Once the line with "margin-top: 4px;" is found in the entries below, print it and each following line exactly, stopping after the line with "background-image: none;"; print nothing else.

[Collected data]

━━━━━━━━━━━━━━━━━━━━━━━━━━━━━━

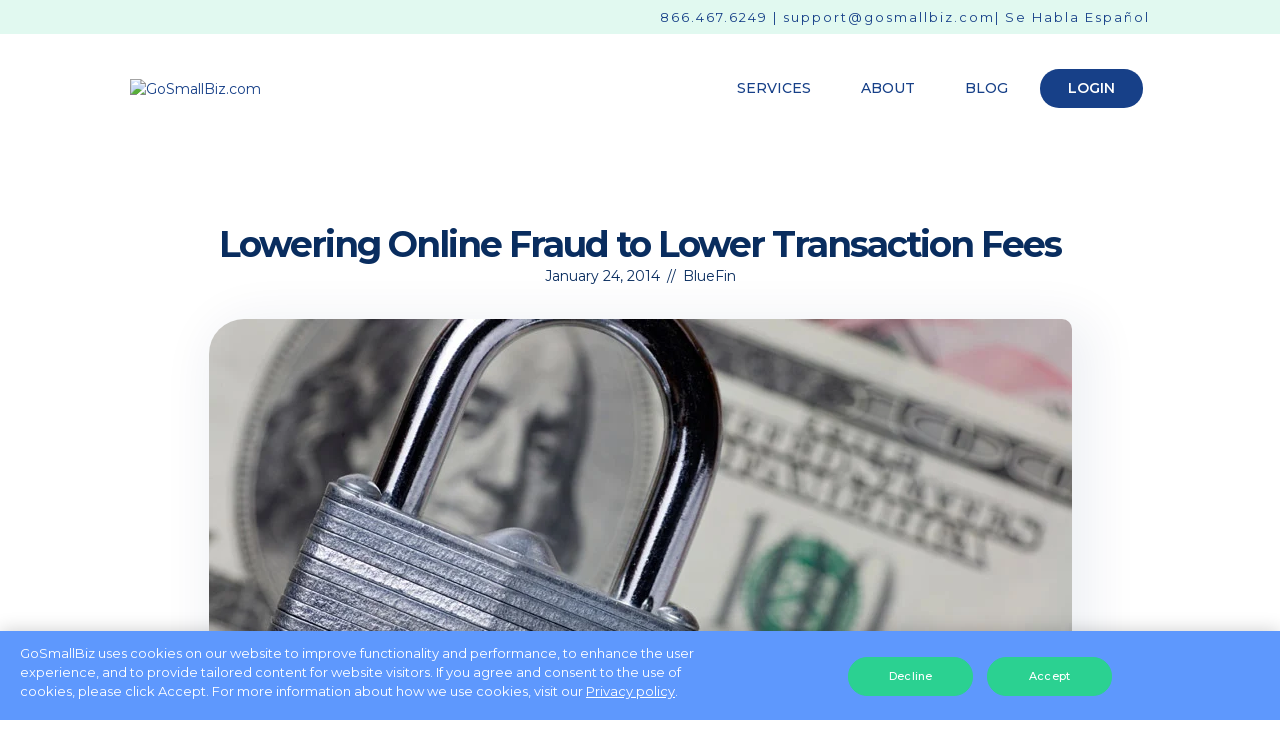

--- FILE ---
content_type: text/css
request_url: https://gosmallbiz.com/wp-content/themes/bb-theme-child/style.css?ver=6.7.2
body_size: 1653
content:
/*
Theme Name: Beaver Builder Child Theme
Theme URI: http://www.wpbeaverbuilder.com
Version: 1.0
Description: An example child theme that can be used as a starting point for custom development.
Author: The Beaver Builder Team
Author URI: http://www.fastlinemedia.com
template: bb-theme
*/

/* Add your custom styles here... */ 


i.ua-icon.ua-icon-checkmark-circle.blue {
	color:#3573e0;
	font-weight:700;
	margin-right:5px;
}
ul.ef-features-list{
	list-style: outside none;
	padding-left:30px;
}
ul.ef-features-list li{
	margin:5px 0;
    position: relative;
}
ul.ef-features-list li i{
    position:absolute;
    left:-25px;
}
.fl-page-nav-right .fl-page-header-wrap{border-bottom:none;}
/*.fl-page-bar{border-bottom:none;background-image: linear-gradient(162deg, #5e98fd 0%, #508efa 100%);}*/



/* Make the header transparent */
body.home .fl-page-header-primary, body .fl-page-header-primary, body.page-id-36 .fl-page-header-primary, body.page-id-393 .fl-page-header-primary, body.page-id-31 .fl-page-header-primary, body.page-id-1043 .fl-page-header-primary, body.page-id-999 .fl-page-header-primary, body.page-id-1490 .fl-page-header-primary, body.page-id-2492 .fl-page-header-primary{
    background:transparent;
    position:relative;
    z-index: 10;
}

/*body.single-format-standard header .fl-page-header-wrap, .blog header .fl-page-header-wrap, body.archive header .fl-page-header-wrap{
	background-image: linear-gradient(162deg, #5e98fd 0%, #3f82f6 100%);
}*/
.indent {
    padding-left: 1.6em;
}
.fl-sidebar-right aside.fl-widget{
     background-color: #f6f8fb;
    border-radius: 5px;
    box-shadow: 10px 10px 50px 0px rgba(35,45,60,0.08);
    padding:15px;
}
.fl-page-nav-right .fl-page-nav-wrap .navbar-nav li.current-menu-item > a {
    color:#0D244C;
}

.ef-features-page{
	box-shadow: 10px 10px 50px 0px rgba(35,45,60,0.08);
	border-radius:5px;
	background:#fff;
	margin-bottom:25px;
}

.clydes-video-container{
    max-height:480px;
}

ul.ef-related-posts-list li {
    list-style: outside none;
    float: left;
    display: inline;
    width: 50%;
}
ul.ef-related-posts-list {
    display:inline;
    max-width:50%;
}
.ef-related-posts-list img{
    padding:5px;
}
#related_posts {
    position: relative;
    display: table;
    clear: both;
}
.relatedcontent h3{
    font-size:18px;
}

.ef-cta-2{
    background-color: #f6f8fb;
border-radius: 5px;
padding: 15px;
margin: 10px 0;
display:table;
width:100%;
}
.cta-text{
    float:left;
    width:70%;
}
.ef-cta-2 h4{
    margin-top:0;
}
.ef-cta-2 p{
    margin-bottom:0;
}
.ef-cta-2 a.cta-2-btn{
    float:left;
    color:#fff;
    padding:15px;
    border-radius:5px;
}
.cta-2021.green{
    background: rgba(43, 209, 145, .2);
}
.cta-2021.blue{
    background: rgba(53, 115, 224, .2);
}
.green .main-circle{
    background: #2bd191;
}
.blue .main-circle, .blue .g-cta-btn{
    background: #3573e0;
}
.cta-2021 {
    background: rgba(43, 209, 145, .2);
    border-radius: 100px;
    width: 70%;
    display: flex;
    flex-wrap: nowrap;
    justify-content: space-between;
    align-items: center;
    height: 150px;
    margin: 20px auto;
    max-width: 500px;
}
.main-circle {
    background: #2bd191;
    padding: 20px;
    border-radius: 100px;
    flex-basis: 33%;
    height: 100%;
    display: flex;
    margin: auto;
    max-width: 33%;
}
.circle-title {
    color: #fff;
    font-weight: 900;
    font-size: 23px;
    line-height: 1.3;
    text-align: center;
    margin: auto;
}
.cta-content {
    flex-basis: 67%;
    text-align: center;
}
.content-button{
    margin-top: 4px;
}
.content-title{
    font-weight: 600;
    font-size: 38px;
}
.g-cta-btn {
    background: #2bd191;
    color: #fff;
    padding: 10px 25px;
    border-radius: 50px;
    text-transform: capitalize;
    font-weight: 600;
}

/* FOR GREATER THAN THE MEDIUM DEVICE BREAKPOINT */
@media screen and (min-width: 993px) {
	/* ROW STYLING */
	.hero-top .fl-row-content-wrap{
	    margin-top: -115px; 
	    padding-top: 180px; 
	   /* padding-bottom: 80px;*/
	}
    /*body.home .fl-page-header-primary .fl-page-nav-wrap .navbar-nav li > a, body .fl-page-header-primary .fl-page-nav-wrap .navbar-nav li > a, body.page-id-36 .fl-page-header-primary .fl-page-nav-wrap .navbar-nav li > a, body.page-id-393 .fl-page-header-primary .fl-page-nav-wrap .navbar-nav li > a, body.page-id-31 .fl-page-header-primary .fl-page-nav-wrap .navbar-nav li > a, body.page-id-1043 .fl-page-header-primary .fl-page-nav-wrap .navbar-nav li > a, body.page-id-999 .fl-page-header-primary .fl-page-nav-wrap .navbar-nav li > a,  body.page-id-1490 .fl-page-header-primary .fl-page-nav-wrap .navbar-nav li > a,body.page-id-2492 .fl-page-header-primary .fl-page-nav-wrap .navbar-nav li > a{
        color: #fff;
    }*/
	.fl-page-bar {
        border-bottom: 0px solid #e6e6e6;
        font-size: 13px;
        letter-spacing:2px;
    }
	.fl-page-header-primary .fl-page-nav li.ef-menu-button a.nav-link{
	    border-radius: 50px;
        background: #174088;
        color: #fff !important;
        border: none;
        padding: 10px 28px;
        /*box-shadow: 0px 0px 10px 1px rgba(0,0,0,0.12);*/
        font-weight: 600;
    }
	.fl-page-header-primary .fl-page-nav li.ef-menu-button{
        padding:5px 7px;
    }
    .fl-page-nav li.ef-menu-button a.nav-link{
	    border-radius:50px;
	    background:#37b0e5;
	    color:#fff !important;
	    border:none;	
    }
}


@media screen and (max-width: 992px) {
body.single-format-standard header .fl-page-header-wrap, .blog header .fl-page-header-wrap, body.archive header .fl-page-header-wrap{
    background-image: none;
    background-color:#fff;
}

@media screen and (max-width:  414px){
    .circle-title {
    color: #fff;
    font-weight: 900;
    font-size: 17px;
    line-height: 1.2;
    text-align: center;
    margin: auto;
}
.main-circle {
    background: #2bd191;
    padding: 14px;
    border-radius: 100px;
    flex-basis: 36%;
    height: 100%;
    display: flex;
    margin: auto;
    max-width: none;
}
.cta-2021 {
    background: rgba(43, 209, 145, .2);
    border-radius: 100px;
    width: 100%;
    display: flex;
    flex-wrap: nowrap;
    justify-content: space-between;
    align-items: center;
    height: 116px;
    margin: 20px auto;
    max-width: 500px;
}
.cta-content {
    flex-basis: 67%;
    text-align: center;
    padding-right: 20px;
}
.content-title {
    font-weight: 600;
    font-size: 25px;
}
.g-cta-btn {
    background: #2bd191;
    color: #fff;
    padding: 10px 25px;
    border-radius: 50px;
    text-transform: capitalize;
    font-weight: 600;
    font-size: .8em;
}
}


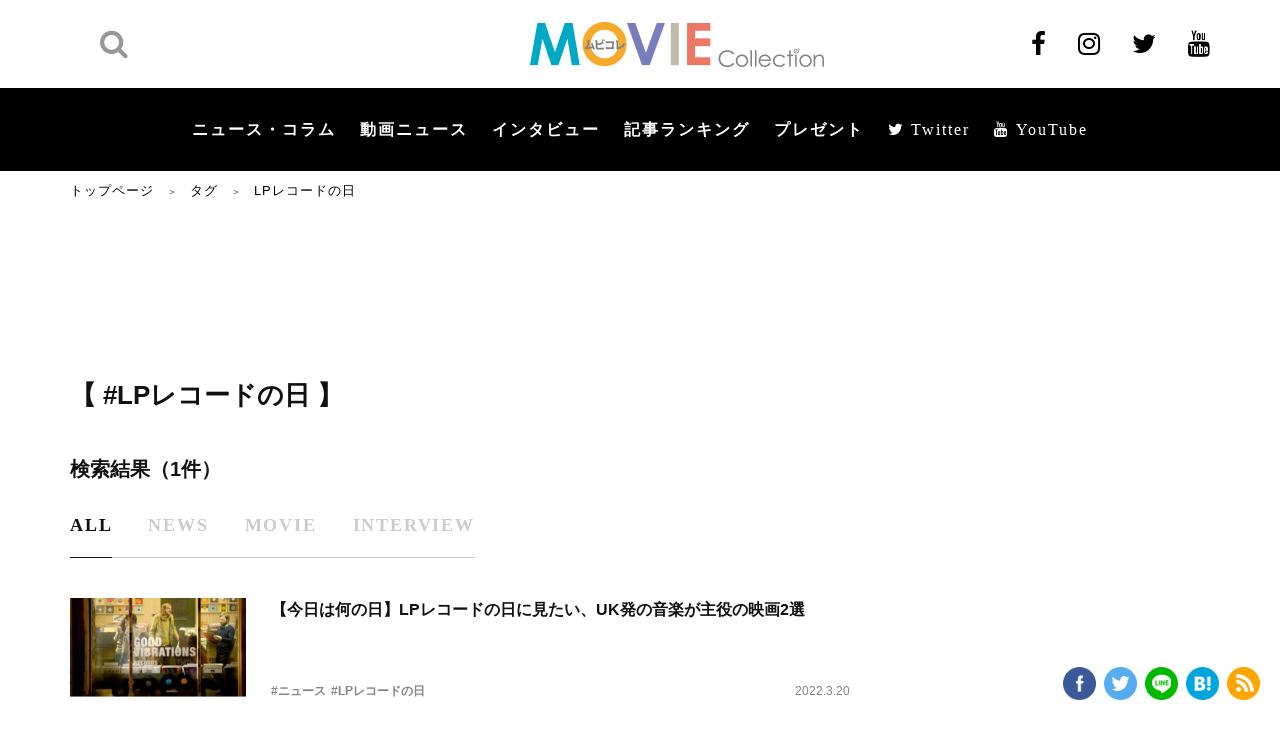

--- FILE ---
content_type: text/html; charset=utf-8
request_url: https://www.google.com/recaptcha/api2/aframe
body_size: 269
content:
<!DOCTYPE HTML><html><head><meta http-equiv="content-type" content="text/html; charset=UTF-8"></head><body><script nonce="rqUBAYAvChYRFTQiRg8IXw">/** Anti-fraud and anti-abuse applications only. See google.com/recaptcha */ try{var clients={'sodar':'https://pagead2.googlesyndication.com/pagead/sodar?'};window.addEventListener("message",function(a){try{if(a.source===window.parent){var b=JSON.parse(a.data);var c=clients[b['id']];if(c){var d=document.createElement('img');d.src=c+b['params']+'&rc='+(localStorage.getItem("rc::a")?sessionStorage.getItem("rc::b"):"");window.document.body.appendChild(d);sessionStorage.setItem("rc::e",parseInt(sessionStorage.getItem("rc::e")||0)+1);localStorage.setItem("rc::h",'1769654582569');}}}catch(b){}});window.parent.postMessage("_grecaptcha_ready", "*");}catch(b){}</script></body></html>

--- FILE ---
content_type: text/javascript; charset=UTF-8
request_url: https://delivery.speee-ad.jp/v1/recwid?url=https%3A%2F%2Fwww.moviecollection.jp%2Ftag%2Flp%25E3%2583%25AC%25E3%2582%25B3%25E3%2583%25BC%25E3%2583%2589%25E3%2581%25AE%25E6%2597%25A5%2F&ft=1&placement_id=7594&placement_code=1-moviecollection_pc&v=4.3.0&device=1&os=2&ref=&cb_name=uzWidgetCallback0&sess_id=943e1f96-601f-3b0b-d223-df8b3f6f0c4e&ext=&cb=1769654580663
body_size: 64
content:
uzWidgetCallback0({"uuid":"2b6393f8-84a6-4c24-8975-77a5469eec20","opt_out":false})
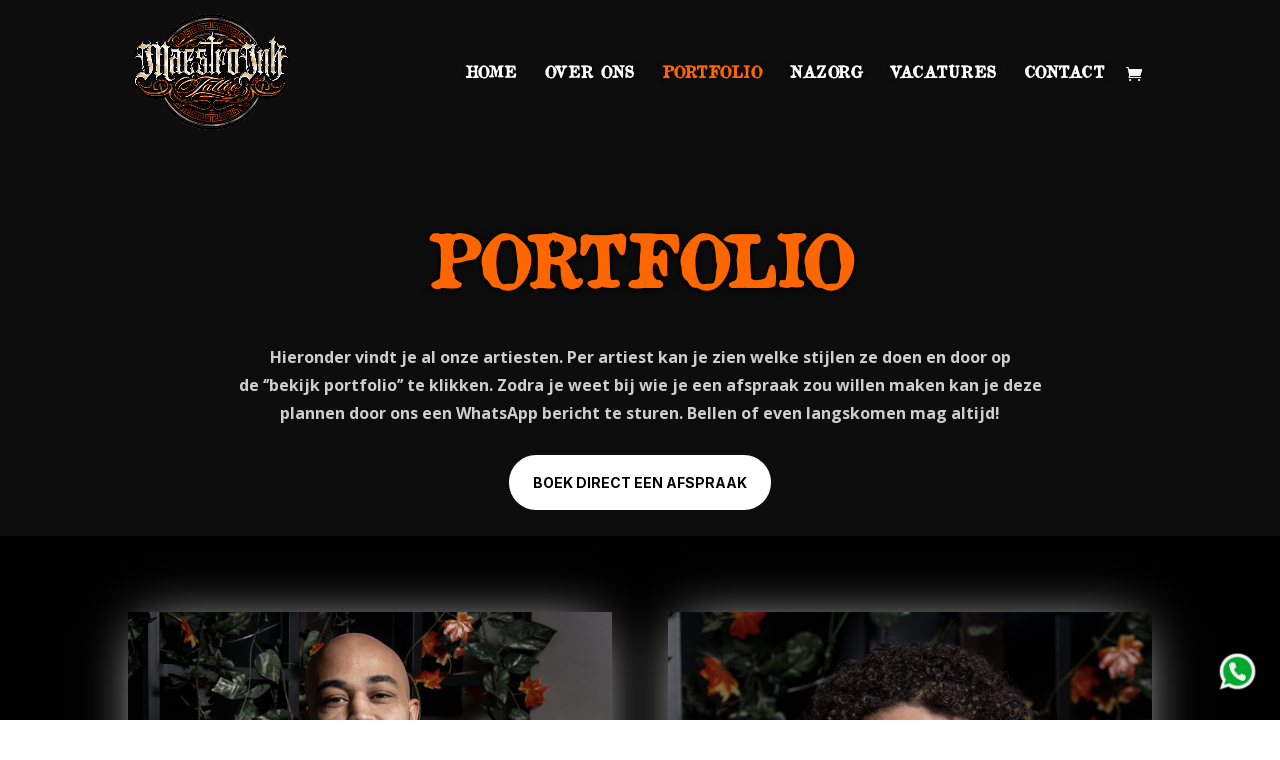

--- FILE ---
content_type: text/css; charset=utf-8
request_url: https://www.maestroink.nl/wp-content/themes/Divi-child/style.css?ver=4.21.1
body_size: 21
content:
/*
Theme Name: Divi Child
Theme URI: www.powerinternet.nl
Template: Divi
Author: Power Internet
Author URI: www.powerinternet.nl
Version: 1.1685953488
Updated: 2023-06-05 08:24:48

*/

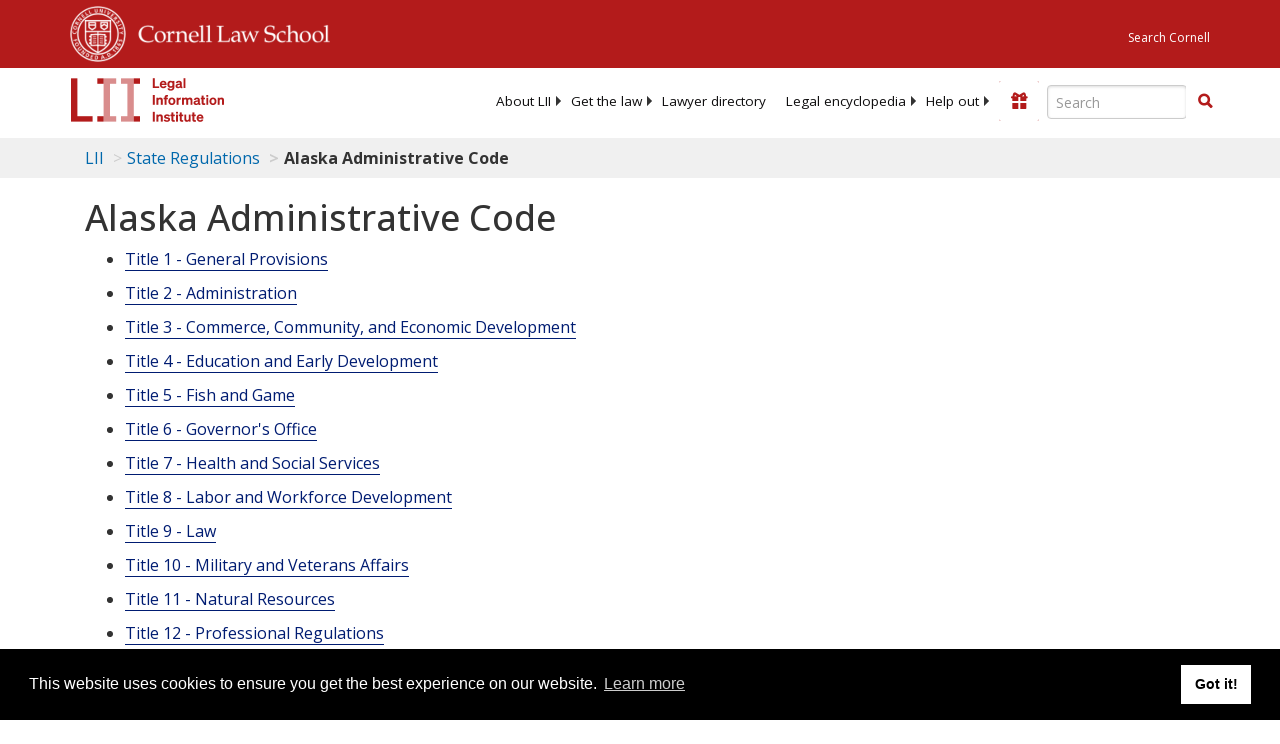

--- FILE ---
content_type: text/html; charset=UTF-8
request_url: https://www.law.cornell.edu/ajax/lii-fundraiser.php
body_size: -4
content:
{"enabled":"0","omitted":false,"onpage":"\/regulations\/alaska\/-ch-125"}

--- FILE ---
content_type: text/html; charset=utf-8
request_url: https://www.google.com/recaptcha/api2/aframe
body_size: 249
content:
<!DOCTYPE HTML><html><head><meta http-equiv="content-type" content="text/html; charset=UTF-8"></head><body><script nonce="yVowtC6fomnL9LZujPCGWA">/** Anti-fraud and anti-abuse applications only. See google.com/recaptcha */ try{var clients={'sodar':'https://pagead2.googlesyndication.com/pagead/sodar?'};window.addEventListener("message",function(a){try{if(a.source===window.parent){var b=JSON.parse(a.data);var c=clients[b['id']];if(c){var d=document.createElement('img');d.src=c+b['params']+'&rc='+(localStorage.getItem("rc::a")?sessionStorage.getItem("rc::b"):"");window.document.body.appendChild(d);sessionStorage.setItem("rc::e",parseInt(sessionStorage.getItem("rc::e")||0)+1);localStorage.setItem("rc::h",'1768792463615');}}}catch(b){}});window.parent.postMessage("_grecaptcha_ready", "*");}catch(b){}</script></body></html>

━━━━━━━━━━━━━━━━━━━━━━━━━━━━━━

> Answer to this task:
    margin-top: 4px;
}
.content-title{
    font-weight: 600;
    font-size: 38px;
}
.g-cta-btn {
    background: #2bd191;
    color: #fff;
    padding: 10px 25px;
    border-radius: 50px;
    text-transform: capitalize;
    font-weight: 600;
}

/* FOR GREATER THAN THE MEDIUM DEVICE BREAKPOINT */
@media screen and (min-width: 993px) {
	/* ROW STYLING */
	.hero-top .fl-row-content-wrap{
	    margin-top: -115px; 
	    padding-top: 180px; 
	   /* padding-bottom: 80px;*/
	}
    /*body.home .fl-page-header-primary .fl-page-nav-wrap .navbar-nav li > a, body .fl-page-header-primary .fl-page-nav-wrap .navbar-nav li > a, body.page-id-36 .fl-page-header-primary .fl-page-nav-wrap .navbar-nav li > a, body.page-id-393 .fl-page-header-primary .fl-page-nav-wrap .navbar-nav li > a, body.page-id-31 .fl-page-header-primary .fl-page-nav-wrap .navbar-nav li > a, body.page-id-1043 .fl-page-header-primary .fl-page-nav-wrap .navbar-nav li > a, body.page-id-999 .fl-page-header-primary .fl-page-nav-wrap .navbar-nav li > a,  body.page-id-1490 .fl-page-header-primary .fl-page-nav-wrap .navbar-nav li > a,body.page-id-2492 .fl-page-header-primary .fl-page-nav-wrap .navbar-nav li > a{
        color: #fff;
    }*/
	.fl-page-bar {
        border-bottom: 0px solid #e6e6e6;
        font-size: 13px;
        letter-spacing:2px;
    }
	.fl-page-header-primary .fl-page-nav li.ef-menu-button a.nav-link{
	    border-radius: 50px;
        background: #174088;
        color: #fff !important;
        border: none;
        padding: 10px 28px;
        /*box-shadow: 0px 0px 10px 1px rgba(0,0,0,0.12);*/
        font-weight: 600;
    }
	.fl-page-header-primary .fl-page-nav li.ef-menu-button{
        padding:5px 7px;
    }
    .fl-page-nav li.ef-menu-button a.nav-link{
	    border-radius:50px;
	    background:#37b0e5;
	    color:#fff !important;
	    border:none;	
    }
}


@media screen and (max-width: 992px) {
body.single-format-standard header .fl-page-header-wrap, .blog header .fl-page-header-wrap, body.archive header .fl-page-header-wrap{
    background-image: none;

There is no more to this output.